REQUIREMENT
Output only the stretch of the listing that starts at the line containing "de tropa vehicular." and ends at the line containing "317 6364954", reproduced exactly with both ends.

MATERIALS PROVIDED

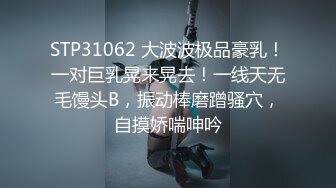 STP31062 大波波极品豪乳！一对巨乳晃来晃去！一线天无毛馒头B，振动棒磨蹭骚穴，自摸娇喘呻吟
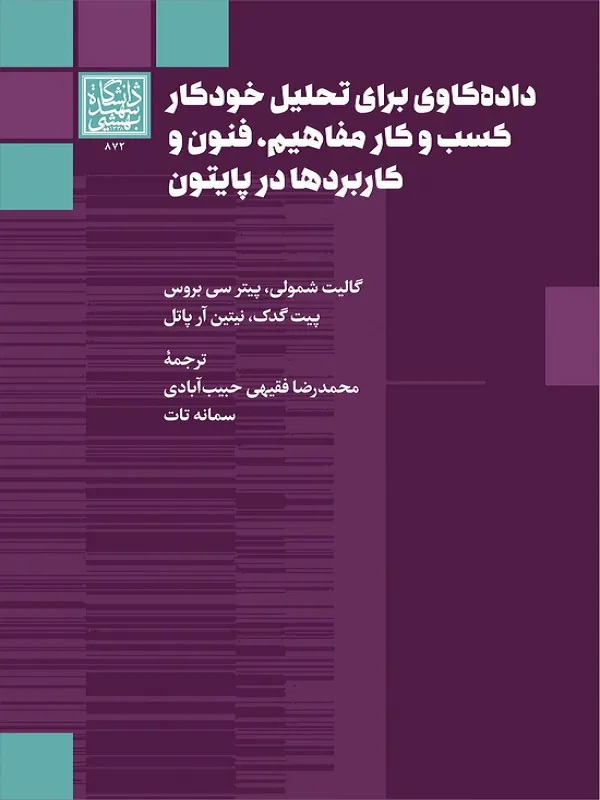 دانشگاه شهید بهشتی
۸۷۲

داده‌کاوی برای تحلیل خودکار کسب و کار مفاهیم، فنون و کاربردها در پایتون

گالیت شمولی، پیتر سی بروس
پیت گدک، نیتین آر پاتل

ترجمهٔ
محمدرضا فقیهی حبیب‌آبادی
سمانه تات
---
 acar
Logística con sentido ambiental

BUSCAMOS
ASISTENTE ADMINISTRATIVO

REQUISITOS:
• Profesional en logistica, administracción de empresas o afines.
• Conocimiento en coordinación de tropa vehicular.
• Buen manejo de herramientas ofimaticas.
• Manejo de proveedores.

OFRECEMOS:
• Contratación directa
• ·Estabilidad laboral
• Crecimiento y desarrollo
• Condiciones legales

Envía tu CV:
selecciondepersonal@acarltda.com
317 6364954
--
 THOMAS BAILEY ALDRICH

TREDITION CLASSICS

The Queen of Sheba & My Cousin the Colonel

THE COMPLETED TASK
• Conocimiento en coordinación de tropa vehicular.
• Buen manejo de herramientas ofimaticas.
• Manejo de proveedores.

OFRECEMOS:
• Contratación directa
• ·Estabilidad laboral
• Crecimiento y desarrollo
• Condiciones legales

Envía tu CV:
selecciondepersonal@acarltda.com
317 6364954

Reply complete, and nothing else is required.